ZU ERLEDIGENDE AUFGABEN:
A: Drucke aus dem Artikel über Trayvon Martin den Abschnitt von „Ein schwarzer Teenager“ bis „wollte aufs College.“ wortgetreu ab.
B: Gib aus den Zeilen nach dem Artikel über Trayvon Martin alles von der Zeile mit „Within the scene“ bis zur Zeile mit „3. green turf“ einschließlich unverändert aus.

VORLIEGENDER TEXT:

■ ■ ■

Schüße auf TeenagerKurz darauf war Trayvon Martin tot
In Florida erschießt ein Weißer einen 17-jährigen Schwarzen – und die Polizei lässt ihn laufen. Der Fall erinnert viele in den USA an die Zeit der Bürgerrechtsbewegung.

So wie hier in Sansford, Florida, am 22. März demonstrierten auch in anderen Städten Amerikaner gegen die Erschießung eines 17-Jährigen.
Ein schwarzer Teenager wird Opfer eines Gewaltverbrechens – trauriger Alltag in den USA, in den Medien häufig nicht mehr als eine Kurzmeldung wert. Im Fall des 17-jährigen Trayvon Martin war das zu Beginn nicht anders. In den letzten Tagen aber hat sich die vermeintliche Routineangelegenheit zur einer Affäre von nationaler Bedeutung entwickelt. Denn Trayvon Martin war kein «üblicher Verdächtiger», kein Crack rauchendes Mitglied einer Jugendgang. Er war unbewaffnet, unbescholten, hatte nur beste Schulnoten und wollte aufs College.
Seine Zukunft endete am Abend des 26. Februar in Sanford, einem Vorort der Unterhaltungsmetropole Orlando im Bundesstaat Florida. In der Halbzeitpause des Allstar-Game der Profi-Basketballliga NBA geht Trayvon Martin zu einem Laden, um sich Bonbons und Eistee zu besorgen. Auf dem Rückweg fällt er George Zimmerman ins Auge. Der 28-jährige Weisse lateinamerikanischer Abstammung ist Mitglied einer Nachbarschaftswache – der bullige Student patrouilliert seit Monaten durch die eingezäumte Wohnanlage, in der es wiederholt zu Einbrüchen gekommen war. Er ist im Besitz einer Neunmillimeter-Pistole.

■ ■ ■

ENTNOMMENES MATERIAL:
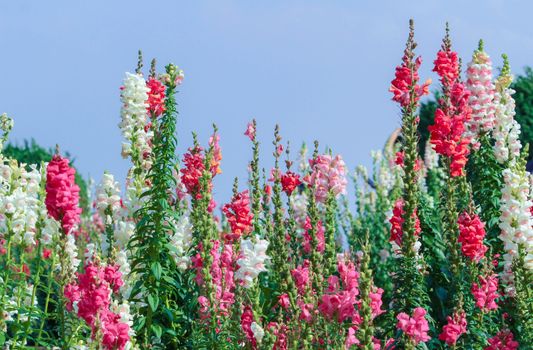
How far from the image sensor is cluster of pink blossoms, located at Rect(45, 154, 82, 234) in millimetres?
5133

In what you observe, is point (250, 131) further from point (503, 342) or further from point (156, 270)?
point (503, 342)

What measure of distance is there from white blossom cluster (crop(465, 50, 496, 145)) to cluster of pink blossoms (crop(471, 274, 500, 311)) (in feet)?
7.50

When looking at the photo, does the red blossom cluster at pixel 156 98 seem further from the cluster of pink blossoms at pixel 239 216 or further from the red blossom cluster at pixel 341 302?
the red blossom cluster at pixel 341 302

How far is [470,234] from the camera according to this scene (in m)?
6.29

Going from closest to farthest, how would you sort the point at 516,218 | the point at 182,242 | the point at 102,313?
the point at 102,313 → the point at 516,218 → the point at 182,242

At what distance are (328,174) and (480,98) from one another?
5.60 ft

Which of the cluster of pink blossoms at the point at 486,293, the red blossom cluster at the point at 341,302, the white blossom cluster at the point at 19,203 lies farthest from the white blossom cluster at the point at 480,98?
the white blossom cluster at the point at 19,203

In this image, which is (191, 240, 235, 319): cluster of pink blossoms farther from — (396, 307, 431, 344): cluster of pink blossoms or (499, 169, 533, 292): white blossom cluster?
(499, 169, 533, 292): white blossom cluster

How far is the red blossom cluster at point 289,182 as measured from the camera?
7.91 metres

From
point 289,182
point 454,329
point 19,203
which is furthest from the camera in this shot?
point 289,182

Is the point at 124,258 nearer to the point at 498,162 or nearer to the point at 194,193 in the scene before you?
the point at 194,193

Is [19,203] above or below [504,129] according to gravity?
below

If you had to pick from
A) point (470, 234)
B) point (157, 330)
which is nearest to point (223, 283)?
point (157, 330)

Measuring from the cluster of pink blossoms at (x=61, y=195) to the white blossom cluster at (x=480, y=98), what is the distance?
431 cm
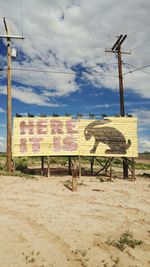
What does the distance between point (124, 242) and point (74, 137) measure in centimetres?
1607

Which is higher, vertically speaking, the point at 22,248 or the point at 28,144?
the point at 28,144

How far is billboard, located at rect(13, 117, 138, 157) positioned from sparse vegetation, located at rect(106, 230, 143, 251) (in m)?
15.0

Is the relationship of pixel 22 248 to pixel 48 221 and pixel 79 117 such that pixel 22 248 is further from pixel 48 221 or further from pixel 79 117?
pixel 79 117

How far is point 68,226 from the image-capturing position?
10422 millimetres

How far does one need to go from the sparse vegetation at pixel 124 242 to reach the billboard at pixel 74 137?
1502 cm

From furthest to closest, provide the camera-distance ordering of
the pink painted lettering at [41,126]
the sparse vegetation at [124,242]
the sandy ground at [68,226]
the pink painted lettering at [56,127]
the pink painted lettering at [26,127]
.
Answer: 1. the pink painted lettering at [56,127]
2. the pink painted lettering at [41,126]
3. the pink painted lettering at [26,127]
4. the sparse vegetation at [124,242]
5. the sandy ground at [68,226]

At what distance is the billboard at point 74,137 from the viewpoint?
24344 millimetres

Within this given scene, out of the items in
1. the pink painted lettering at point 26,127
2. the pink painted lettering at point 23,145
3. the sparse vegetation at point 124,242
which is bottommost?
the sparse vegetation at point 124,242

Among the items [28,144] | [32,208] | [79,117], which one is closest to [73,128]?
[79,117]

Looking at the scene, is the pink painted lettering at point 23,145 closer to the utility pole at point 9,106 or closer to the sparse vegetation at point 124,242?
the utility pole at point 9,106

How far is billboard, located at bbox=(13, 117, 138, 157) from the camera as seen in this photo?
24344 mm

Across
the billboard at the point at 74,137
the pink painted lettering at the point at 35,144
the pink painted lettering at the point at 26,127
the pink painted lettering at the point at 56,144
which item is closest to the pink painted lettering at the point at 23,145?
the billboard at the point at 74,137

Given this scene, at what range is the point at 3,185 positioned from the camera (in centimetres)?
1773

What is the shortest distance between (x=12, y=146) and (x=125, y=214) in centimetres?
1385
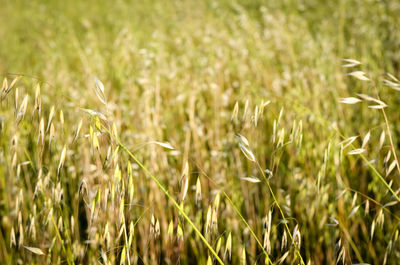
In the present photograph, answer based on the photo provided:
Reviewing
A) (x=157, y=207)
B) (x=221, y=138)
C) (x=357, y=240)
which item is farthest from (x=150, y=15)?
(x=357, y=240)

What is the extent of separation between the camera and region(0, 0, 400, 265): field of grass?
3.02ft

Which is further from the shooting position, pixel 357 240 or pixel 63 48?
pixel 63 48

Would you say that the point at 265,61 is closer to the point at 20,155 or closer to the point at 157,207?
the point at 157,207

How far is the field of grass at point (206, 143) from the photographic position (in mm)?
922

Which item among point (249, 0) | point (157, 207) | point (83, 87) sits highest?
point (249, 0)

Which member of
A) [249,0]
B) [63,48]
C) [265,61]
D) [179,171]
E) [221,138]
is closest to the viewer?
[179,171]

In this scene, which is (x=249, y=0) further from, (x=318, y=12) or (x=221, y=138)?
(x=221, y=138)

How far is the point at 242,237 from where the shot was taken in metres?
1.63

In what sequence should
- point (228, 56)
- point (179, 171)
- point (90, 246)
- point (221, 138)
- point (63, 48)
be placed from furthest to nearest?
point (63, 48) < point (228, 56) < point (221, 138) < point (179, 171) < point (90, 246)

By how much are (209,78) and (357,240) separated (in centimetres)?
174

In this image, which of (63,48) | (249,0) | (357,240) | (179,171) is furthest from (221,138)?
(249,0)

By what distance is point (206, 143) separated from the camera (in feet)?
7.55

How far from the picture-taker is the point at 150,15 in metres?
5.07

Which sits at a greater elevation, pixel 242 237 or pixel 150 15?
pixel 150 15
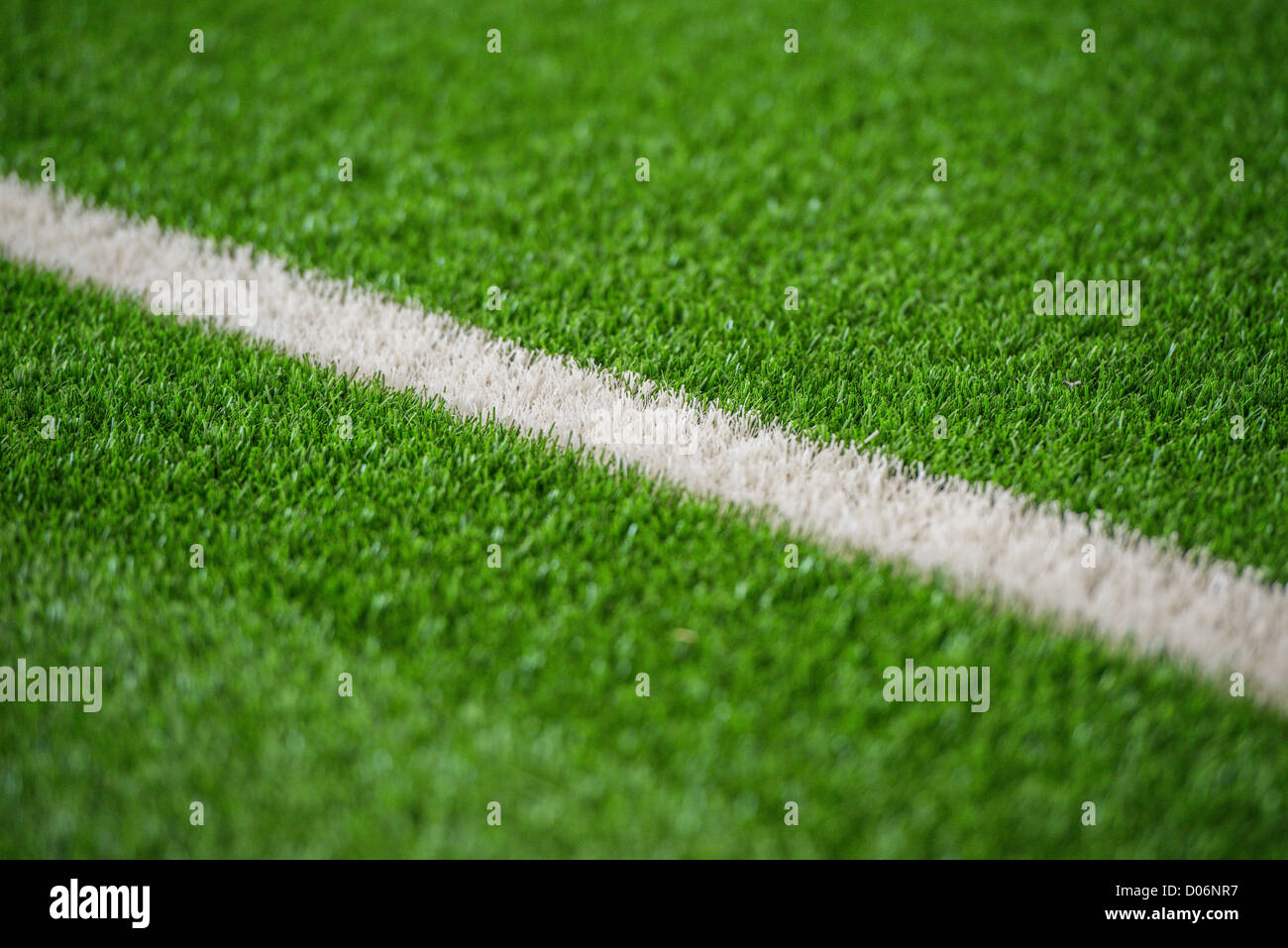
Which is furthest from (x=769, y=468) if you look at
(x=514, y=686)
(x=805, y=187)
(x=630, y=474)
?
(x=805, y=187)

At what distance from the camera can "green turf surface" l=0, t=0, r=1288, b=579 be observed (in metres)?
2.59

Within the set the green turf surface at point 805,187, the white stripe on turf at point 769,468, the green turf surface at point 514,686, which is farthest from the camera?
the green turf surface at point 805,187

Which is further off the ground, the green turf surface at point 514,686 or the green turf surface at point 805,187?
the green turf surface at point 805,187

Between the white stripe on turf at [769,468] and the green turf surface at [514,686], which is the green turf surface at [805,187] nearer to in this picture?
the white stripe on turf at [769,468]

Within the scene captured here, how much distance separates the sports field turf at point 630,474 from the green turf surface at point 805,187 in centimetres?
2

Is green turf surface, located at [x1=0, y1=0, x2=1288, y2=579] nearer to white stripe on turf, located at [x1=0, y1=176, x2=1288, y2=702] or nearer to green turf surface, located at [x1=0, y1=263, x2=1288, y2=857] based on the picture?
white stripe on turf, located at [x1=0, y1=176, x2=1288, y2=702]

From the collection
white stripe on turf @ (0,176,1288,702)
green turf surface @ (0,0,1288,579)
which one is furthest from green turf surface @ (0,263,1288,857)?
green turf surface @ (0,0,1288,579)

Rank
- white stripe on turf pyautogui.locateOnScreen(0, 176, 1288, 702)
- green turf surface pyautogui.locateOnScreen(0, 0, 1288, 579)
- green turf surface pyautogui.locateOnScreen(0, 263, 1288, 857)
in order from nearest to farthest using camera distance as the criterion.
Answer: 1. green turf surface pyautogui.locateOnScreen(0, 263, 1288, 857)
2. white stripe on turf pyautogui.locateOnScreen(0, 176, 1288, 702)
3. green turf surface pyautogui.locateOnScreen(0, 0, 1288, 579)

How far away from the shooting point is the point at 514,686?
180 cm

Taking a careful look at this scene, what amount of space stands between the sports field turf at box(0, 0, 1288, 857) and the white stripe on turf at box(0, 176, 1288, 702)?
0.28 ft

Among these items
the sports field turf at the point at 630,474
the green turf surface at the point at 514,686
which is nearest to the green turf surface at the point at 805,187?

■ ■ ■

GELÖSTE AUFGABEN:
A:
Ein schwarzer Teenager wird Opfer eines Gewaltverbrechens – trauriger Alltag in den USA, in den Medien häufig nicht mehr als eine Kurzmeldung wert. Im Fall des 17-jährigen Trayvon Martin war das zu Beginn nicht anders. In den letzten Tagen aber hat sich die vermeintliche Routineangelegenheit zur einer Affäre von nationaler Bedeutung entwickelt. Denn Trayvon Martin war kein «üblicher Verdächtiger», kein Crack rauchendes Mitglied einer Jugendgang. Er war unbewaffnet, unbescholten, hatte nur beste Schulnoten und wollte aufs College.

B:
Within the scene captured here, how much distance separates the sports field turf at point 630,474 from the green turf surface at point 805,187 in centimetres?
2

Is green turf surface, located at [x1=0, y1=0, x2=1288, y2=579] nearer to white stripe on turf, located at [x1=0, y1=176, x2=1288, y2=702] or nearer to green turf surface, located at [x1=0, y1=263, x2=1288, y2=857] based on the picture?
white stripe on turf, located at [x1=0, y1=176, x2=1288, y2=702]

From the collection
white stripe on turf @ (0,176,1288,702)
green turf surface @ (0,0,1288,579)
which one is furthest from green turf surface @ (0,263,1288,857)?
green turf surface @ (0,0,1288,579)

Rank
- white stripe on turf pyautogui.locateOnScreen(0, 176, 1288, 702)
- green turf surface pyautogui.locateOnScreen(0, 0, 1288, 579)
- green turf surface pyautogui.locateOnScreen(0, 263, 1288, 857)
in order from nearest to farthest using camera distance as the criterion.
Answer: 1. green turf surface pyautogui.locateOnScreen(0, 263, 1288, 857)
2. white stripe on turf pyautogui.locateOnScreen(0, 176, 1288, 702)
3. green turf surface pyautogui.locateOnScreen(0, 0, 1288, 579)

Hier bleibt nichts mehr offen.